Turn every row below into a JSON list of strings, one string per line, leaving out blank lines.

**** Provided records ****

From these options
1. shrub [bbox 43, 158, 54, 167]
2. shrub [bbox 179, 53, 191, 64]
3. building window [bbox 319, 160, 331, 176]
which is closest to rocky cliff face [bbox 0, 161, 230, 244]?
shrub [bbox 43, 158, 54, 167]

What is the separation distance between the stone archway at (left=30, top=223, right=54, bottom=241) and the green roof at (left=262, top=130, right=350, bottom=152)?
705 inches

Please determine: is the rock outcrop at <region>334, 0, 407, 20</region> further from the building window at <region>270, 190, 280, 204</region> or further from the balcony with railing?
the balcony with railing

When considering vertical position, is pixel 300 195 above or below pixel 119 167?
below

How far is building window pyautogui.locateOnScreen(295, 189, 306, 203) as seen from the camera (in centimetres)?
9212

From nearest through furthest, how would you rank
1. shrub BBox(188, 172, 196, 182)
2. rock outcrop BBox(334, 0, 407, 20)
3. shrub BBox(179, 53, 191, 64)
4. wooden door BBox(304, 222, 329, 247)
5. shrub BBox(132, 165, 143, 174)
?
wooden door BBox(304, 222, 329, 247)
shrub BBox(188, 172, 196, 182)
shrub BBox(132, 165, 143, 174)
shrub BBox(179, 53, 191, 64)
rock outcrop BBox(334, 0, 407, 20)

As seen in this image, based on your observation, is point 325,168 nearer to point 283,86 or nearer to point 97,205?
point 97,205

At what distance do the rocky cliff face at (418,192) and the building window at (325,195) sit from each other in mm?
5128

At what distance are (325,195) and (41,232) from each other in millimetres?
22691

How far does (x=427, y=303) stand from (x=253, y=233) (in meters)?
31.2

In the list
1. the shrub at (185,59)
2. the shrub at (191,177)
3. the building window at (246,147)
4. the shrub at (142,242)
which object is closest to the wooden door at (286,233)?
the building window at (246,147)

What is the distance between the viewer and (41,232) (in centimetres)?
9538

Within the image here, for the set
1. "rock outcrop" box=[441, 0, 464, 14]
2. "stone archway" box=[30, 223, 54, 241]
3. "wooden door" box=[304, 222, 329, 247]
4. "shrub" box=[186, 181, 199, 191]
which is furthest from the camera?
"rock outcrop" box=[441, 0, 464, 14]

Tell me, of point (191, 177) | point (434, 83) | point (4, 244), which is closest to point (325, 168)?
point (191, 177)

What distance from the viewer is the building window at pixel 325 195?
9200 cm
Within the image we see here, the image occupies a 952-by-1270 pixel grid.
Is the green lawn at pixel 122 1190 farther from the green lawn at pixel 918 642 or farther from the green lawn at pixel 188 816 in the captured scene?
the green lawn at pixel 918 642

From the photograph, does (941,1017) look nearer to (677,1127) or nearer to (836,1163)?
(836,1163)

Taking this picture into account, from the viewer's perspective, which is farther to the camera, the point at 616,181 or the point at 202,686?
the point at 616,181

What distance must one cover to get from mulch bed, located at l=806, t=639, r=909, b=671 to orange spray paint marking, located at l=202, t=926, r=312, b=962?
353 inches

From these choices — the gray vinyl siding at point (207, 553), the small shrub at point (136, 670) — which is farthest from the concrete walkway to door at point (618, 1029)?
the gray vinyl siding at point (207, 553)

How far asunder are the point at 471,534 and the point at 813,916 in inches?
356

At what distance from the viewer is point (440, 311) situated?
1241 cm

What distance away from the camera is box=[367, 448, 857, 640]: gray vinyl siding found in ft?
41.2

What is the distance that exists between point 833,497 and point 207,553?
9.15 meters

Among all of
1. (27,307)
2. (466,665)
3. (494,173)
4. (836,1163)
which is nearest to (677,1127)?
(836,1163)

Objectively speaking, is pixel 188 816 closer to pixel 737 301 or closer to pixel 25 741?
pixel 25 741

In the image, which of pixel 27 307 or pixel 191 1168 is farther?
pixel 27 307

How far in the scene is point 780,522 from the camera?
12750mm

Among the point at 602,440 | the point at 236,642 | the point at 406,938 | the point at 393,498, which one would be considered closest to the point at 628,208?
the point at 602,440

****

▶ Answer
[
  "From these options",
  "1. shrub [bbox 43, 158, 54, 167]",
  "2. shrub [bbox 179, 53, 191, 64]",
  "3. building window [bbox 319, 160, 331, 176]",
  "which is closest to rocky cliff face [bbox 0, 161, 230, 244]?",
  "shrub [bbox 43, 158, 54, 167]",
  "What is the separation distance between the stone archway at (left=30, top=223, right=54, bottom=241) and the green roof at (left=262, top=130, right=350, bottom=152)?",
  "705 inches",
  "Please determine: is the rock outcrop at <region>334, 0, 407, 20</region> further from the building window at <region>270, 190, 280, 204</region> or further from the balcony with railing?",
  "the balcony with railing",
  "When considering vertical position, is pixel 300 195 above or below pixel 119 167?",
  "below",
  "How far is building window pyautogui.locateOnScreen(295, 189, 306, 203) as seen from the camera (in centimetres)?",
  "9212",
  "From nearest through furthest, how would you rank",
  "1. shrub BBox(188, 172, 196, 182)",
  "2. rock outcrop BBox(334, 0, 407, 20)",
  "3. shrub BBox(179, 53, 191, 64)",
  "4. wooden door BBox(304, 222, 329, 247)",
  "5. shrub BBox(132, 165, 143, 174)",
  "?",
  "wooden door BBox(304, 222, 329, 247)",
  "shrub BBox(188, 172, 196, 182)",
  "shrub BBox(132, 165, 143, 174)",
  "shrub BBox(179, 53, 191, 64)",
  "rock outcrop BBox(334, 0, 407, 20)",
  "As seen in this image, based on your observation, is point 325,168 nearer to point 283,86 or nearer to point 97,205?",
  "point 97,205",
  "At what distance do the rocky cliff face at (418,192) and the building window at (325,195) sit from each other in mm?",
  "5128",
  "At what distance are (325,195) and (41,232) from each other in millimetres?",
  "22691",
  "How far does (x=427, y=303) stand from (x=253, y=233) (in meters)?",
  "31.2",
  "In the list",
  "1. the shrub at (185,59)",
  "2. the shrub at (191,177)",
  "3. the building window at (246,147)",
  "4. the shrub at (142,242)",
  "which object is closest to the wooden door at (286,233)?",
  "the building window at (246,147)",
  "What is the distance between the viewer and (41,232) (in centimetres)?",
  "9538",
  "Within the image here, for the set",
  "1. \"rock outcrop\" box=[441, 0, 464, 14]",
  "2. \"stone archway\" box=[30, 223, 54, 241]",
  "3. \"wooden door\" box=[304, 222, 329, 247]",
  "4. \"shrub\" box=[186, 181, 199, 191]",
  "which is furthest from the camera?",
  "\"rock outcrop\" box=[441, 0, 464, 14]",
  "Tell me, of point (191, 177) | point (434, 83) | point (4, 244), which is closest to point (325, 168)?",
  "point (191, 177)",
  "What distance from the viewer is the building window at pixel 325 195?",
  "9200 cm",
  "Within the image we see here, the image occupies a 952-by-1270 pixel grid.",
  "Is the green lawn at pixel 122 1190 farther from the green lawn at pixel 918 642 or farther from the green lawn at pixel 188 816 in the captured scene?",
  "the green lawn at pixel 918 642",
  "From the photograph, does (941,1017) look nearer to (677,1127) or nearer to (836,1163)?",
  "(836,1163)",
  "Taking this picture into account, from the viewer's perspective, which is farther to the camera, the point at 616,181 or the point at 202,686?",
  "the point at 616,181",
  "What distance must one cover to get from mulch bed, located at l=806, t=639, r=909, b=671 to orange spray paint marking, located at l=202, t=926, r=312, b=962?",
  "353 inches",
  "From these choices — the gray vinyl siding at point (207, 553), the small shrub at point (136, 670) — which is farthest from the concrete walkway to door at point (618, 1029)?",
  "the gray vinyl siding at point (207, 553)",
  "How far asunder are the point at 471,534 and the point at 813,916 in inches?",
  "356",
  "At what distance from the viewer is point (440, 311) situated?",
  "1241 cm",
  "What distance away from the camera is box=[367, 448, 857, 640]: gray vinyl siding found in ft?",
  "41.2",
  "What is the distance that exists between point 833,497 and point 207,553?",
  "9.15 meters",
  "Among all of",
  "1. (27,307)",
  "2. (466,665)",
  "3. (494,173)",
  "4. (836,1163)",
  "which is nearest to (677,1127)?",
  "(836,1163)",
  "Objectively speaking, is pixel 188 816 closer to pixel 737 301 or closer to pixel 25 741?",
  "pixel 25 741",
  "In the image, which of pixel 27 307 or pixel 191 1168 is farther?",
  "pixel 27 307",
  "How far in the scene is point 780,522 from the camera?",
  "12750mm",
  "Among the point at 602,440 | the point at 236,642 | the point at 406,938 | the point at 393,498, which one would be considered closest to the point at 628,208?",
  "the point at 602,440"
]